— Data section —

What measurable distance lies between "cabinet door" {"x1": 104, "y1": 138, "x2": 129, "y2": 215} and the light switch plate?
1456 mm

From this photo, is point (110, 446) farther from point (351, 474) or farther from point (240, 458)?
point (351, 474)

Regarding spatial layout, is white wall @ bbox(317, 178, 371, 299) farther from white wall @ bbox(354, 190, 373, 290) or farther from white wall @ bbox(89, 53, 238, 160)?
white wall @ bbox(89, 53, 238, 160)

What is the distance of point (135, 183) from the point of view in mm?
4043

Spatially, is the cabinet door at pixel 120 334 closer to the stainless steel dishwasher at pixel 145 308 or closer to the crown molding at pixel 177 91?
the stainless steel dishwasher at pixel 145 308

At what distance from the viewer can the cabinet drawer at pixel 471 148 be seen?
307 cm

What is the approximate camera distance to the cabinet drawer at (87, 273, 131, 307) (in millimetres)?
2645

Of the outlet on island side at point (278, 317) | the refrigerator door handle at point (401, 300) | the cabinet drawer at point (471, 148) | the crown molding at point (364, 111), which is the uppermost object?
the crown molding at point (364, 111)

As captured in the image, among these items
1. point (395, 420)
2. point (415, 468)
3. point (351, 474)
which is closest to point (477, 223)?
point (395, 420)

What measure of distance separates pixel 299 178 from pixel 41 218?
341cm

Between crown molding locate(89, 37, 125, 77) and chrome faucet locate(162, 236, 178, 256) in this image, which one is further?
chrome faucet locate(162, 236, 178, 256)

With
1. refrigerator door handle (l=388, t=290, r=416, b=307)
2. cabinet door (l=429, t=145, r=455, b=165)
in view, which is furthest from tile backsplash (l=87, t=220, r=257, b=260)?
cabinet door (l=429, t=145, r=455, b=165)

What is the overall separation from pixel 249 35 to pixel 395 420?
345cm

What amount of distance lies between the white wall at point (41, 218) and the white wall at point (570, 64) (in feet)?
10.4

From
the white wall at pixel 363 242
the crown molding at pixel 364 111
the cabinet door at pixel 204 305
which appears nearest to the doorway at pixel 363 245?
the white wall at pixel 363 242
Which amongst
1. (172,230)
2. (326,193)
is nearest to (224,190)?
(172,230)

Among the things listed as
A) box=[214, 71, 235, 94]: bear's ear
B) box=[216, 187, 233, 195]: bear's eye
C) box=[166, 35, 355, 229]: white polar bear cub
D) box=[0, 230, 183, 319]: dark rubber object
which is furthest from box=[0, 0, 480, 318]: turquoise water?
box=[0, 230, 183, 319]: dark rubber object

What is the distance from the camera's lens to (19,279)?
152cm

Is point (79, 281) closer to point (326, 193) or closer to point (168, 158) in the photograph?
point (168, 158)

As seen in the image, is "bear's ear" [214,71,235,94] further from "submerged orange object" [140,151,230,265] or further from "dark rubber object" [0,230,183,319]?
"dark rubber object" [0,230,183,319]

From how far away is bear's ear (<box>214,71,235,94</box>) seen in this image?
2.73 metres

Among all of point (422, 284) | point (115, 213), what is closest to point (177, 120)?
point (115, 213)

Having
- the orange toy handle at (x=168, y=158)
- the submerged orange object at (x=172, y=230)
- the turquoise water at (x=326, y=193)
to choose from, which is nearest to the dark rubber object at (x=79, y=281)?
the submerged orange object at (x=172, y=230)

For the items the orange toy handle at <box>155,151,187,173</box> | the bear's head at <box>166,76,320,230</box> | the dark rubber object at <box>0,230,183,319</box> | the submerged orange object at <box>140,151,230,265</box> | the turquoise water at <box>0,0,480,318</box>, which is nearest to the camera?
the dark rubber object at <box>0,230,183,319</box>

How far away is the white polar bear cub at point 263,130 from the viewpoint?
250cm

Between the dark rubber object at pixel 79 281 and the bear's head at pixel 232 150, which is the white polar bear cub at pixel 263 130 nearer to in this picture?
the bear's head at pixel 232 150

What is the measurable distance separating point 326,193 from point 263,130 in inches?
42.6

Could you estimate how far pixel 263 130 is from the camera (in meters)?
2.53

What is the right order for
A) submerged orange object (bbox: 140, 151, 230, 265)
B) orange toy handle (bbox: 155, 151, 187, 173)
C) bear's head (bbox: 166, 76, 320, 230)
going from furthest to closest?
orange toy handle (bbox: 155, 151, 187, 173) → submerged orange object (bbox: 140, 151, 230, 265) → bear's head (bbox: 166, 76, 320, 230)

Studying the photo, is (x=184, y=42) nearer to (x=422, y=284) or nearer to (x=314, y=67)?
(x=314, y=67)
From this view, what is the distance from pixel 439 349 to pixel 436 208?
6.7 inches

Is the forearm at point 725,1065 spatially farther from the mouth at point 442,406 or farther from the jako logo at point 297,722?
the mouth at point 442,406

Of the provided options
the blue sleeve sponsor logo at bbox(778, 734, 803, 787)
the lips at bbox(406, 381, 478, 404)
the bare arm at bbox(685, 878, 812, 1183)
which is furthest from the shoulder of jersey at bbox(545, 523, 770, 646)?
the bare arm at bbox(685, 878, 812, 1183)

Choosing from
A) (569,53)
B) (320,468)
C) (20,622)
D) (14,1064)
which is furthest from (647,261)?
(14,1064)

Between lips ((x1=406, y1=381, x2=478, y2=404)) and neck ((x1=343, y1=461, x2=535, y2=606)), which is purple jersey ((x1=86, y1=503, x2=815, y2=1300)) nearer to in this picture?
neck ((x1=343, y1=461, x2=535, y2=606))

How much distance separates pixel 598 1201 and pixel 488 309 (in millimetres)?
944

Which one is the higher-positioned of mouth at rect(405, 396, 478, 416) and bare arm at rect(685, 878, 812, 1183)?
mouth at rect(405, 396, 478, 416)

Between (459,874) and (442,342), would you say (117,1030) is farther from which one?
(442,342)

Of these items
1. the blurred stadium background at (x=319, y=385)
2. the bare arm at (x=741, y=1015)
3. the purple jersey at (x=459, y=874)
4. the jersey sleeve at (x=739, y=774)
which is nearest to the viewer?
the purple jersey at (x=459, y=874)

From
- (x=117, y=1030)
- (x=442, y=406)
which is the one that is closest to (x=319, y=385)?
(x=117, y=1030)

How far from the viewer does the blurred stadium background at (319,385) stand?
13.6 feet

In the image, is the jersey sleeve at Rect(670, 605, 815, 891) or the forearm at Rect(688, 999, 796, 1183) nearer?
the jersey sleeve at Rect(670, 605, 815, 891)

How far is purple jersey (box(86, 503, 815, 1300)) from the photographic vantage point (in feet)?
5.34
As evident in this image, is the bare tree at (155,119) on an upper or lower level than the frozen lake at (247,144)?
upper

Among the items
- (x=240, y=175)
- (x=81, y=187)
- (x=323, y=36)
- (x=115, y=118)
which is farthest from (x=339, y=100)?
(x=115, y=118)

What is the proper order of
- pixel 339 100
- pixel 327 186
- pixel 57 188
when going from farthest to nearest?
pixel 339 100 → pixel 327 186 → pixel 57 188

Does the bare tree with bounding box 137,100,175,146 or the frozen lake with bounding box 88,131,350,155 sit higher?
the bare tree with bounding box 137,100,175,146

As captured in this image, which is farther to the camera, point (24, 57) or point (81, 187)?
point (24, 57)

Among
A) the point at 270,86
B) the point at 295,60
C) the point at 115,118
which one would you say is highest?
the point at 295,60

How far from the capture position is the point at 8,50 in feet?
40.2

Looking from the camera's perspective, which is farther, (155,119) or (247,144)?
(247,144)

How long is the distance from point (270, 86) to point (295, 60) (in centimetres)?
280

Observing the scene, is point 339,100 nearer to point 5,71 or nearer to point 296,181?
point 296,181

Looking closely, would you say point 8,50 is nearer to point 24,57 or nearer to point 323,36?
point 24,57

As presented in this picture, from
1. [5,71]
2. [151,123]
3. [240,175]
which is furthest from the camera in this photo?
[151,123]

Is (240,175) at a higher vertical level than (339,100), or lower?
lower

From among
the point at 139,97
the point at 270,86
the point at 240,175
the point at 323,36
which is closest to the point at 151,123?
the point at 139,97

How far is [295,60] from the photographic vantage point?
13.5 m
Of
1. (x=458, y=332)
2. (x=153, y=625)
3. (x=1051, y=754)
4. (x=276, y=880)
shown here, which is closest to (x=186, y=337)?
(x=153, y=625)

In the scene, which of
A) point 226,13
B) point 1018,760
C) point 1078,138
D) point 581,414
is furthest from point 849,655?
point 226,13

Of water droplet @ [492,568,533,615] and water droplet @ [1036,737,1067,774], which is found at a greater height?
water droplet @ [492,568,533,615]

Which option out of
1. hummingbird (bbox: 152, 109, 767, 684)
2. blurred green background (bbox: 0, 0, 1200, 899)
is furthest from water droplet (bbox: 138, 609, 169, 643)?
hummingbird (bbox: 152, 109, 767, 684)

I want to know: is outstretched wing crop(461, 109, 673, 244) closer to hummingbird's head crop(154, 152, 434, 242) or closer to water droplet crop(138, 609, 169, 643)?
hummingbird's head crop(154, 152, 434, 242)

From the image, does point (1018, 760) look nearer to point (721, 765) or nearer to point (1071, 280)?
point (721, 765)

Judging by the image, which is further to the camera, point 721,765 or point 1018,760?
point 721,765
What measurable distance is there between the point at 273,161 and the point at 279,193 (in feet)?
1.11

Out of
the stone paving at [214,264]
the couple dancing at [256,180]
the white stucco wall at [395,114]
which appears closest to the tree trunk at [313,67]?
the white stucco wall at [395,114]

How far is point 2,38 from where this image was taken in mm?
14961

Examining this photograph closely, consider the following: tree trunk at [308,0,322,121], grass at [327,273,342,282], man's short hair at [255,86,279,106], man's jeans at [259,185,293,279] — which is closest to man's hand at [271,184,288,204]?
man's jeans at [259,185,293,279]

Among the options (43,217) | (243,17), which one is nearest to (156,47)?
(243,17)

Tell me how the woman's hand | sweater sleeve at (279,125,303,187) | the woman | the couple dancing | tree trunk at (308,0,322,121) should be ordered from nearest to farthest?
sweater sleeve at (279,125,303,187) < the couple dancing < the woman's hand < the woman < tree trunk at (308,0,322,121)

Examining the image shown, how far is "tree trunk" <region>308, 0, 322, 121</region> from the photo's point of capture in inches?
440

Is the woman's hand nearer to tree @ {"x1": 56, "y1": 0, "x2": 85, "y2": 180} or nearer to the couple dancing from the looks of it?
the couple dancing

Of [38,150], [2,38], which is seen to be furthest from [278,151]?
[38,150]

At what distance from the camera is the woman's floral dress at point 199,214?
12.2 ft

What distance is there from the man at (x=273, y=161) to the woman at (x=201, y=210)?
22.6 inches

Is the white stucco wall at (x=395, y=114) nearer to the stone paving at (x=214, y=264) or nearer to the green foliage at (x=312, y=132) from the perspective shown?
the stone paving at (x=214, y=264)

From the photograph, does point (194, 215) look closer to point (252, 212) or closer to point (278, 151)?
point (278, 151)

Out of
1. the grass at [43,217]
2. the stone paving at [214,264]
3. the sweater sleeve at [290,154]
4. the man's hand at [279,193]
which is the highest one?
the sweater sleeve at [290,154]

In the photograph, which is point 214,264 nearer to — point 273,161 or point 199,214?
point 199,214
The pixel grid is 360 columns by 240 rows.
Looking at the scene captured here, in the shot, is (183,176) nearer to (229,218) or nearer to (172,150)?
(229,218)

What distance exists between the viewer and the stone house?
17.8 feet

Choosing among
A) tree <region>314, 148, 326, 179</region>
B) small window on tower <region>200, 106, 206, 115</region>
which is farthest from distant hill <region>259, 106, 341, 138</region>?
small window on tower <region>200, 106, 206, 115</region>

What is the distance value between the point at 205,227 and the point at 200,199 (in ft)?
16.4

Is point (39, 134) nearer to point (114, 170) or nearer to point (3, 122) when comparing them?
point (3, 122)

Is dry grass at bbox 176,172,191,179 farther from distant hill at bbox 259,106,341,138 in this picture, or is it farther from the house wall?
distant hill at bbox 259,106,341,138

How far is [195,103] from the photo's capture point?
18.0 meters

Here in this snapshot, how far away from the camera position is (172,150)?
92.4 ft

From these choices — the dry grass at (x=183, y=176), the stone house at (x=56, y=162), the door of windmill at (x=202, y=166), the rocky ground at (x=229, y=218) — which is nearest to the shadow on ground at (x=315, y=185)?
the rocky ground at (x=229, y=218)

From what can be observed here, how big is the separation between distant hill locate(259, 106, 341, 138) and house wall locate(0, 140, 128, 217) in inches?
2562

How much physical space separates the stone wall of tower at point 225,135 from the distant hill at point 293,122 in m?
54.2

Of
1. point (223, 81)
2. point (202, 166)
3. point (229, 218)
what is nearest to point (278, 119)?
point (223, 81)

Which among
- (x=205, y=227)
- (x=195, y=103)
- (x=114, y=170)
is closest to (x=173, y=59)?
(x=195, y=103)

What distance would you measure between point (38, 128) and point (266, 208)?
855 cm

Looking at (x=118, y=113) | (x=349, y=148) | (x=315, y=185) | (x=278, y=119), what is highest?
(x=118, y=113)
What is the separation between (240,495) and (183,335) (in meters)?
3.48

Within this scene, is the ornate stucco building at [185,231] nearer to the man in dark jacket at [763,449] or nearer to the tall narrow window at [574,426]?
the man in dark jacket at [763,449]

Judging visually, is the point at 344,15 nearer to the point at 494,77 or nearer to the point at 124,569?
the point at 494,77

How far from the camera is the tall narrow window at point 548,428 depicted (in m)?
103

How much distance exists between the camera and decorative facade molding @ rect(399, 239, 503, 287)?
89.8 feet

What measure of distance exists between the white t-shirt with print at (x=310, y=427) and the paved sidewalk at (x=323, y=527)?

— Task objective —
Quote the lines word for word, starting at the line that contains "How much physical" and stopping after the final line.

— Response to this exercise —
How much physical space separates the stone wall of tower at point 225,135 from the distant hill at point 293,122 in m?
54.2

Of
1. point (223, 81)
2. point (202, 166)
3. point (229, 218)
what is nearest to point (278, 119)?
point (223, 81)

Which among
- (x=205, y=227)
- (x=195, y=103)
- (x=114, y=170)
is closest to (x=173, y=59)?
(x=195, y=103)

What distance would you measure between point (38, 128) and point (266, 208)?
855 cm

Looking at (x=118, y=113) | (x=349, y=148) | (x=315, y=185) | (x=278, y=119), what is highest?
(x=118, y=113)
What is the separation between (240,495) and (183,335) (in meters)?
3.48

Within this scene, is the ornate stucco building at [185,231] nearer to the man in dark jacket at [763,449] or nearer to the tall narrow window at [574,426]?
the man in dark jacket at [763,449]

Judging visually, is the point at 344,15 nearer to the point at 494,77 or nearer to the point at 124,569?
the point at 494,77

How far from the camera is the tall narrow window at point 548,428 depicted (in m)?
103

How much distance exists between the camera and decorative facade molding @ rect(399, 239, 503, 287)?
89.8 feet

What measure of distance exists between the white t-shirt with print at (x=310, y=427) and the paved sidewalk at (x=323, y=527)?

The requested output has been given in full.